CtrlVDiff: Controllable Video Generation via Unified Multimodal Video Diffusion
Dianbing Xi, Jiepeng Wang, Yuanzhi Liang, Xi Qiu, Jialun Liu, Hao Pan, Yuchi Huo, Rui Wang, Haibin Huang, Chi Zhang, Xuelong Li
TL;DR
CtrlVDiff presents a unified diffusion framework for controllable video generation and understanding that jointly models geometry, appearance, semantics, and structure through eight modalities. It introduces the Hybrid Modality Control Strategy (HMCS) to flexibly route conditioning and target modalities, paired with MMVideo, a large real-and-synthetic multimodal dataset, enabling robust cross-modal learning. The method achieves state-of-the-art or competitive results across depth, segmentation, normals, and material estimation, while enabling practical edits such as relighting, material swapping, and object insertion with strong temporal coherence.

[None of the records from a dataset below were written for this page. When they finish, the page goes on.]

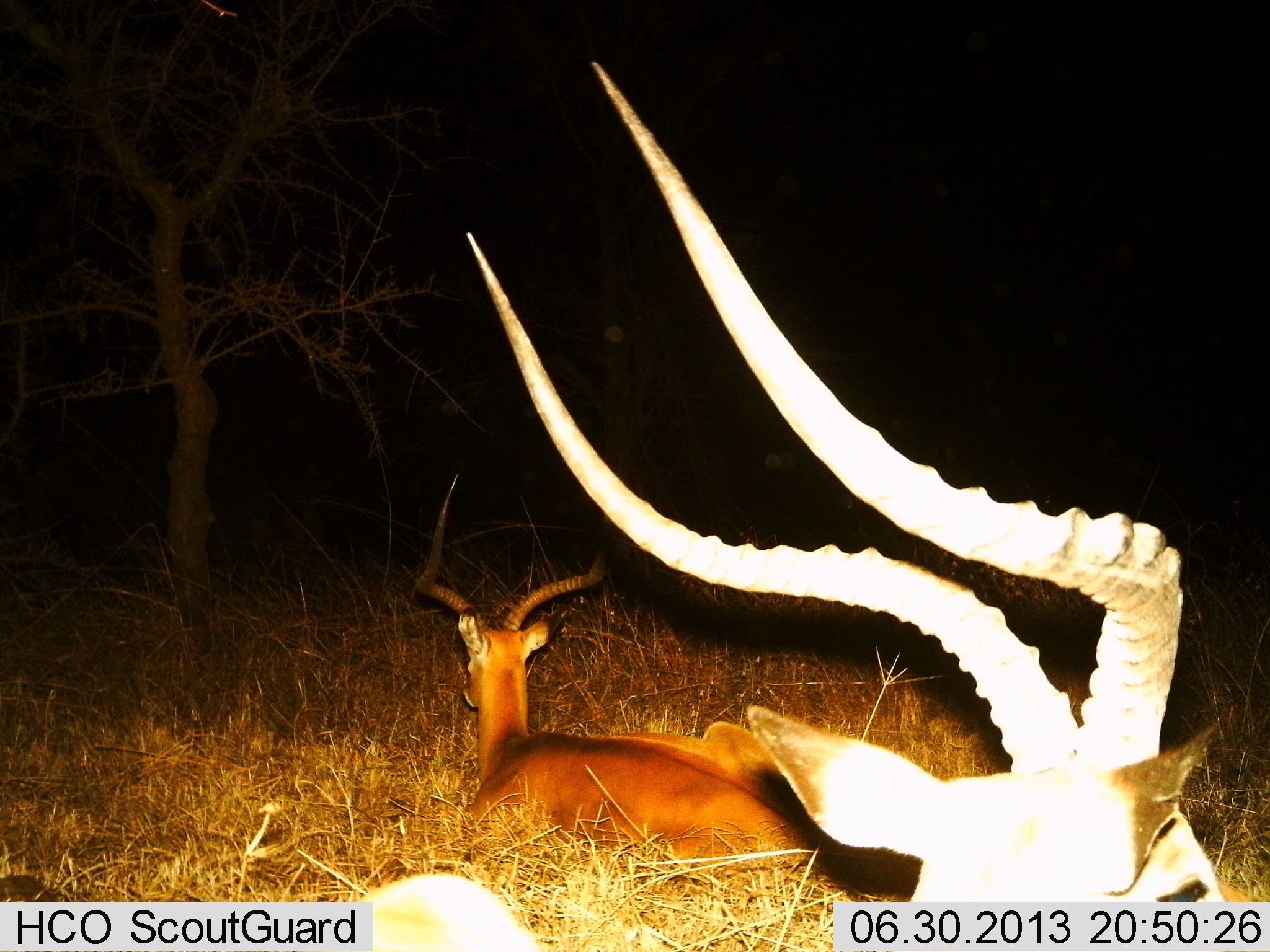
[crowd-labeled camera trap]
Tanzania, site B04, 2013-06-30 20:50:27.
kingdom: Animalia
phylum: Chordata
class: Mammalia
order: Artiodactyla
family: Bovidae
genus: Aepyceros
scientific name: Aepyceros melampus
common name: impala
Impala (Aepyceros melampus), count 2. Behavior (volunteer vote fractions): standing 4%, resting 100%, moving 0%, interacting 0%. Young present (vote fraction): 0%. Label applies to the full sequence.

By reducing reliance on external estimators and unifying generation and understanding in a single model, CtrlVDiff offers versatile capabilities for high-fidelity, interpretable, and controllable video synthesis across real and synthetic domains.
Abstract
We tackle the dual challenges of video understanding and controllable video generation within a unified diffusion framework. Our key insights are two-fold: geometry-only cues (e.g., depth, edges) are insufficient: they specify layout but under-constrain appearance, materials, and illumination, limiting physically meaningful edits such as relighting or material swaps and often causing temporal drift. Enriching the model with additional graphics-based modalities (intrinsics and semantics) provides complementary constraints that both disambiguate understanding and enable precise, predictable control during generation. However, building a single model that uses many heterogeneous cues introduces two core difficulties. Architecturally, the model must accept any subset of modalities, remain robust to missing inputs, and inject control signals without sacrificing temporal consistency. Data-wise, training demands large-scale, temporally aligned supervision that ties real videos to per-pixel multimodal annotations. We then propose CtrlVDiff, a unified diffusion model trained with a Hybrid Modality Control Strategy (HMCS) that routes and fuses features from depth, normals, segmentation, edges, and graphics-based intrinsics (albedo, roughness, metallic), and re-renders videos from any chosen subset with strong temporal coherence. To enable this, we build MMVideo, a hybrid real-and-synthetic dataset aligned across modalities and captions. Across understanding and generation benchmarks, CtrlVDiff delivers superior controllability and fidelity, enabling layer-wise edits (relighting, material adjustment, object insertion) and surpassing state-of-the-art baselines while remaining robust when some modalities are unavailable.